The Durban Toyota plant. Picture: REUTERS
The Durban Toyota plant. Picture: REUTERS

The National Union of Metalworkers of SA (Numsa) says a local unit of Japanese car manufacturer Toyota has reinstated thousands of members it fired after they embarked on an unprotected strike over an incentive bonus.

Numsa KwaZulu-Natal regional secretary Mbuso Ngubane said the union managed to negotiate the reinstatement of its 2,895 members fired by Toyota SA on January 24.

The agreement comes five days after Toyota SA CEO Andrew Kirby announced a R4.28bn investment in local vehicle assembly and parts supply during the company’s annual “state of the motor industry” address at Kyalami in Johannesburg, in January.

Kirby said the investment would inject R2.85bn a year into the SA economy and create about 1,500 new jobs.

In a brief statement on Tuesday, Toyota said that the unprotected strike by Numsa members at its Prospecton plant in Durban had ended and that striking employees had returned to work “with no dismissals”.

An unprotected strike occurs when disgruntled employees elect to down tools in support of their demands without following proper pre-strike procedures such as referring the matter to the Commission for Conciliation Mediation and Arbitration, among other platforms.

Toyota SA spokesperson Clynton Yon told Business Day that while the strike started on January 22, production only started to be affected on January 30. He would not say what the financial implications of the strike have been on the manufacturer, noting, however, that “lost production volume would be made up”.

When pressed for confirmation that Toyota had initially fired  almost 3,000 employees, Yon referred to the company statement, saying: “The strike was unprotected, meaning it was illegal. We had to do certain things; not that we wanted to do it, but we had to do it. You heard what Numsa said in its statement and you saw what we said in our statement.”

The agreement with Numsa, SA’s largest trade union, also comes a few months after it and the Automobile Manufacturers Employers Organisation (Ameo) signed a multiyear wage agreement in September, following months of intense negotiations that threatened to result in crippling industrial action.

Toyota SA is a member of Ameo, which represents other original automotive equipment manufacturers including Mercedes-Benz, BMW, Isuzu, Nissan, Ford and Volkswagen (VW).

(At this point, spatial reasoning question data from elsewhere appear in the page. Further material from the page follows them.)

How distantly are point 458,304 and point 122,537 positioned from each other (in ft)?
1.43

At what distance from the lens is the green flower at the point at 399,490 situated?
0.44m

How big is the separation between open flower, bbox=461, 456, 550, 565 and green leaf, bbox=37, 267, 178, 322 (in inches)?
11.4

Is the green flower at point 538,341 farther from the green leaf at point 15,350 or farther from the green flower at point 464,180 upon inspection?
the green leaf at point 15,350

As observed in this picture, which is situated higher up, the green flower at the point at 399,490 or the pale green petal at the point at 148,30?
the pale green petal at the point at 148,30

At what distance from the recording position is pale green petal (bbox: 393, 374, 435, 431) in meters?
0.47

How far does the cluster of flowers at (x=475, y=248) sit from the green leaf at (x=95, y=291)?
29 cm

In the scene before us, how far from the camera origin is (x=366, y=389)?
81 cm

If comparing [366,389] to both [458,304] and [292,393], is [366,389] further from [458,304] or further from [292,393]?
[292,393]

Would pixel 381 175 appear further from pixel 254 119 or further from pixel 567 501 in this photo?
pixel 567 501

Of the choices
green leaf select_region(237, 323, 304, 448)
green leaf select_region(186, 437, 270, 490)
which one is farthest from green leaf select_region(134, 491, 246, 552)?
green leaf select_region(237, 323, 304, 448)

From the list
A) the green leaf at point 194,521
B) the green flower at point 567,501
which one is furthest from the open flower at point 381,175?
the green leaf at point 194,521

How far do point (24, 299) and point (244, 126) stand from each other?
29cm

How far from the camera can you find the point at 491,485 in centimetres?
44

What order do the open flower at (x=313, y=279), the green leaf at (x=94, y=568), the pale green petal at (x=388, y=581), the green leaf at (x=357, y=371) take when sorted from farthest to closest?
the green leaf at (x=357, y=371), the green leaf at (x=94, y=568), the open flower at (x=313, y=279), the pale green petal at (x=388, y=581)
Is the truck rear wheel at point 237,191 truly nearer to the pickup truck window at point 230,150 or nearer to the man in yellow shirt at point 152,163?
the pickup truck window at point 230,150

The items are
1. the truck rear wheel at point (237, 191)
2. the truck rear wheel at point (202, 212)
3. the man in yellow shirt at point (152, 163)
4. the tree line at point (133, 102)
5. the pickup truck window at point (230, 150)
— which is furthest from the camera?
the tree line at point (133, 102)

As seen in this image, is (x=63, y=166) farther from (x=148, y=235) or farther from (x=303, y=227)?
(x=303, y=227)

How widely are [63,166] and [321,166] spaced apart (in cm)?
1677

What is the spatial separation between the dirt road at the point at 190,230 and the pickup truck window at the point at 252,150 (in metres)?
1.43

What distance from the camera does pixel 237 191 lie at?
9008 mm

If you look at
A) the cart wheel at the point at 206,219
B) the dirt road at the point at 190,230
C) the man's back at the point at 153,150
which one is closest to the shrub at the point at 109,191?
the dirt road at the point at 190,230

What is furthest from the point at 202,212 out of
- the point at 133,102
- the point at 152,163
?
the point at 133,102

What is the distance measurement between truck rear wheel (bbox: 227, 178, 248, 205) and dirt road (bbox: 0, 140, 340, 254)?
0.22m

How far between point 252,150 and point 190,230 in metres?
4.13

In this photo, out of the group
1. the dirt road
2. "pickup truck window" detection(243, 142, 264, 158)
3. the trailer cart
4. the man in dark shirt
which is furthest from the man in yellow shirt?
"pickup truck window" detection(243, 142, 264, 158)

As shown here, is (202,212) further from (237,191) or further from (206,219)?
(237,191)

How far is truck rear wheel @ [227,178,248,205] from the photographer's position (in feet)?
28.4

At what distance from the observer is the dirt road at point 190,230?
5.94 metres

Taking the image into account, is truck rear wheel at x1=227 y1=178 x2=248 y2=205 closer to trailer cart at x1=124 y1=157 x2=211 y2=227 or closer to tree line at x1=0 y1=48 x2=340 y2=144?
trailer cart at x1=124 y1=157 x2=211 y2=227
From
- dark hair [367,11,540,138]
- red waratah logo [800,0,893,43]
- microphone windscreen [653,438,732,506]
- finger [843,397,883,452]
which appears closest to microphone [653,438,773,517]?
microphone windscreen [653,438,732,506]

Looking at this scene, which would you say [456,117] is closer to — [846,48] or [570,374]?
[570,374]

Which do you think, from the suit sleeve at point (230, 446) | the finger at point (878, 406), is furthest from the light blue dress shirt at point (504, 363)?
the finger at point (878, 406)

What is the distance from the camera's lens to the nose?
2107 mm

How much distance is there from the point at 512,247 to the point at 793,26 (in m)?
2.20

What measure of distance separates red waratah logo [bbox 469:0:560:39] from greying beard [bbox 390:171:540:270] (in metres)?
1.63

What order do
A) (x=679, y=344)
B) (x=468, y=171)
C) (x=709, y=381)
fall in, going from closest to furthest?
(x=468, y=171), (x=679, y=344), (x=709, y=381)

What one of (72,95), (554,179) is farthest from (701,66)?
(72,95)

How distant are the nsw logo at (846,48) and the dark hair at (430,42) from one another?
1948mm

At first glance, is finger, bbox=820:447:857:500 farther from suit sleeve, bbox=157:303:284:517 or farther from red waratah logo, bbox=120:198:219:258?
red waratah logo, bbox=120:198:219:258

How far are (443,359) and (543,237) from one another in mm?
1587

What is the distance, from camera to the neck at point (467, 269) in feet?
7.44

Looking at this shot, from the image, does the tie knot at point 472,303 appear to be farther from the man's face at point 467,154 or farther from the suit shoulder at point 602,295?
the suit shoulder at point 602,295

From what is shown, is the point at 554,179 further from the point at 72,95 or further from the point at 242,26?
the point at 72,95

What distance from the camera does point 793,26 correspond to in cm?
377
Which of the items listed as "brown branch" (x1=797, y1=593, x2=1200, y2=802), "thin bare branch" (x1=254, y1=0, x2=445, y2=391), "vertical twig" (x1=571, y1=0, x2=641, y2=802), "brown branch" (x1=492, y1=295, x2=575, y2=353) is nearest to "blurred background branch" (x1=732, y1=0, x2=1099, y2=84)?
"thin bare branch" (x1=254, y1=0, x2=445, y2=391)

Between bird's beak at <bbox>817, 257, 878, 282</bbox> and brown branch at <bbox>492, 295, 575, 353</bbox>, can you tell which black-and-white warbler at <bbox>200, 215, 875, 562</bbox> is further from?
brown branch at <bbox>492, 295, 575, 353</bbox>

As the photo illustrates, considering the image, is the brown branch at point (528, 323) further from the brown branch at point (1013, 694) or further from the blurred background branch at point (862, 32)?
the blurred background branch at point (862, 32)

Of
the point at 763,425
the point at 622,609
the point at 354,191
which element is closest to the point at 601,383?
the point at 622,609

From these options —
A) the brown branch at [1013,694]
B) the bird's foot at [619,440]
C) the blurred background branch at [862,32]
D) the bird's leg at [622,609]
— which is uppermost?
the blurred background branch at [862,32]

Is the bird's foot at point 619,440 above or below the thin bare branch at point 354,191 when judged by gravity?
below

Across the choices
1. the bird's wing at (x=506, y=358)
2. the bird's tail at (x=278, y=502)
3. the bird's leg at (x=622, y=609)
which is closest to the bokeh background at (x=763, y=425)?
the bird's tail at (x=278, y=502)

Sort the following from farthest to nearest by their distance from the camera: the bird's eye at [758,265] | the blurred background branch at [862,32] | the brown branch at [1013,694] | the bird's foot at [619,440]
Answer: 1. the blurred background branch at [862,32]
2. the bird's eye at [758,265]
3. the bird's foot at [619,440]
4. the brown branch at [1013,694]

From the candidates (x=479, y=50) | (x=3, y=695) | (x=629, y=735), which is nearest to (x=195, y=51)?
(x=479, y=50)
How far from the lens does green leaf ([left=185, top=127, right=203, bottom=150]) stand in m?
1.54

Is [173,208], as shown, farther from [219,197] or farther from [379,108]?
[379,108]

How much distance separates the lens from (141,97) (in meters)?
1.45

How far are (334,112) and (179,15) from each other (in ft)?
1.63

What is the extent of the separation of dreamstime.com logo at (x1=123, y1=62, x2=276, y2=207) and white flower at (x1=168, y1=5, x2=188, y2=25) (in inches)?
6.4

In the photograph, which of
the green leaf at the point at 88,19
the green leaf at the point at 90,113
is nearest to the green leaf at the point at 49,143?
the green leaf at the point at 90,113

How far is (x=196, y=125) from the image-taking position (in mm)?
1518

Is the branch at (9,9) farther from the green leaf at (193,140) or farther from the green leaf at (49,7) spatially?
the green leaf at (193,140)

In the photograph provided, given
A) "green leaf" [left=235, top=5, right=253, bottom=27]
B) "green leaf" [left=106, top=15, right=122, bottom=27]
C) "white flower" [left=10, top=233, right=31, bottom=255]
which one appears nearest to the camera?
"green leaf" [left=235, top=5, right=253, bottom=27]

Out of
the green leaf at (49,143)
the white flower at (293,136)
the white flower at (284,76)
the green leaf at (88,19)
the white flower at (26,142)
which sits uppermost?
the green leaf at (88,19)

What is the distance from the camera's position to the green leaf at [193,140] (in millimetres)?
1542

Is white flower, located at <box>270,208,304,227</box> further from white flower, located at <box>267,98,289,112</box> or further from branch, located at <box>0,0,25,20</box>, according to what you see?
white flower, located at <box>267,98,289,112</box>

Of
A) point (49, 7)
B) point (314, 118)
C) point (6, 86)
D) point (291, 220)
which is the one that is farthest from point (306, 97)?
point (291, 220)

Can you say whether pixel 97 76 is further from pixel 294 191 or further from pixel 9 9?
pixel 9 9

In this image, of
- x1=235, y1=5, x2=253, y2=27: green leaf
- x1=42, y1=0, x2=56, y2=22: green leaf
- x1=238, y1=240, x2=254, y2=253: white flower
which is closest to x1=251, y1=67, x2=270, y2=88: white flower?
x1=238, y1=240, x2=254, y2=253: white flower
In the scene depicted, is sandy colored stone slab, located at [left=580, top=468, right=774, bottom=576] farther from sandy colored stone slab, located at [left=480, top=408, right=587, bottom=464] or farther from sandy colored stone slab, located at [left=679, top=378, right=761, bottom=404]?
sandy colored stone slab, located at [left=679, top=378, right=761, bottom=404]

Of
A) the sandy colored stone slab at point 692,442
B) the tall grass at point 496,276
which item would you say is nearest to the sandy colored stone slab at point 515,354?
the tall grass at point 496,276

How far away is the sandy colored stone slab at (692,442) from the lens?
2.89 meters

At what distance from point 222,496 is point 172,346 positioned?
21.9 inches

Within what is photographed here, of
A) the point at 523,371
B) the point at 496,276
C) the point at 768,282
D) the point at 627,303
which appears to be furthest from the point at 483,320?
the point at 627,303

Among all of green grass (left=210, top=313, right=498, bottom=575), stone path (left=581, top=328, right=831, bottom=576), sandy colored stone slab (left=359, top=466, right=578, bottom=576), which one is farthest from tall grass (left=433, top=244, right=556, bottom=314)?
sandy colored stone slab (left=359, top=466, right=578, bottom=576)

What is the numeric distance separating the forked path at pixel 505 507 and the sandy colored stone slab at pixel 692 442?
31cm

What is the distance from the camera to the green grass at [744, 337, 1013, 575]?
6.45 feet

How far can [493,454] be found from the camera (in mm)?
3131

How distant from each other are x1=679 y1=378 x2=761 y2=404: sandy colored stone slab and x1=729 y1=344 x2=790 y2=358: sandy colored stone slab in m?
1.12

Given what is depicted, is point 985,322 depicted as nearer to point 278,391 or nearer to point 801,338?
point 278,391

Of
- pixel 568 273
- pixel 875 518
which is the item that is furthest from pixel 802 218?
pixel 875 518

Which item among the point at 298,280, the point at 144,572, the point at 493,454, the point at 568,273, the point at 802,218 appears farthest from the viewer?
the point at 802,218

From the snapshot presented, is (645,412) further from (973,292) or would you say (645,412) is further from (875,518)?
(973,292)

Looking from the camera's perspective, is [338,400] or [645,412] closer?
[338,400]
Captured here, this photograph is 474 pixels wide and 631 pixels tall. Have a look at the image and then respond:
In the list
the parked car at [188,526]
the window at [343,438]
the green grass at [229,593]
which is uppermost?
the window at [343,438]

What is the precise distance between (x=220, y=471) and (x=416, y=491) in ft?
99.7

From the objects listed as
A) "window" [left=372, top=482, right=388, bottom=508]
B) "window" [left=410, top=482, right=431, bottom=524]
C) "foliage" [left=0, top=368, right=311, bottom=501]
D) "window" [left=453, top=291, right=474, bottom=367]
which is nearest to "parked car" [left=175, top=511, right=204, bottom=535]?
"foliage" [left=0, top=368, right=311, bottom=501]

A total of 610,854 vehicles were produced by the manufacturers in 2018, with 351,139 of them going to export markets in 155 countries.

Ngubane blamed Toyota management for the unprotected strike, saying it gave workers the impression that they would receive a “quality bonus” because of the good work they were doing.

“Unfortunately, in January it became evident to employees that the bosses had a different view and the bonus was no longer forthcoming,” he said. “At the same time, the employer requested workers to work overtime and they agreed, provided the employer first pay the quality bonus. Eventually, they deadlocked on this issue.”

Ngubane said Numsa officials were prevented from intervening in this issue by Toyota, preferring to deal with the dispute internally. Numsa members became frustrated and “embarked on an unprotected strike”.

Following the successful discussions between Numsa and Toyota at the weekend, the axed employees have since returned to work and no further disciplinary action will be taken against them, said Ngubane, adding that the quality bonus issue would also be reviewed.

“We will be meeting Toyota to discuss long-term stability within the company. We urge [Toyota] and all employers in general to be open to engagement in future so that ... we can prevent such situations from spiralling out of control.”

The automotive sector is crucial to the SA economy as it employs 87,777 people directly and 380,725 indirectly. It contributed R178.8bn to the fiscus in 2018 through exporting vehicles and components, and has invested about R52bn into the local economy since 2010.

The seven Ameo members have jointly forecast a total investment in capital and equipment of R39.4bn in the five years from 2019.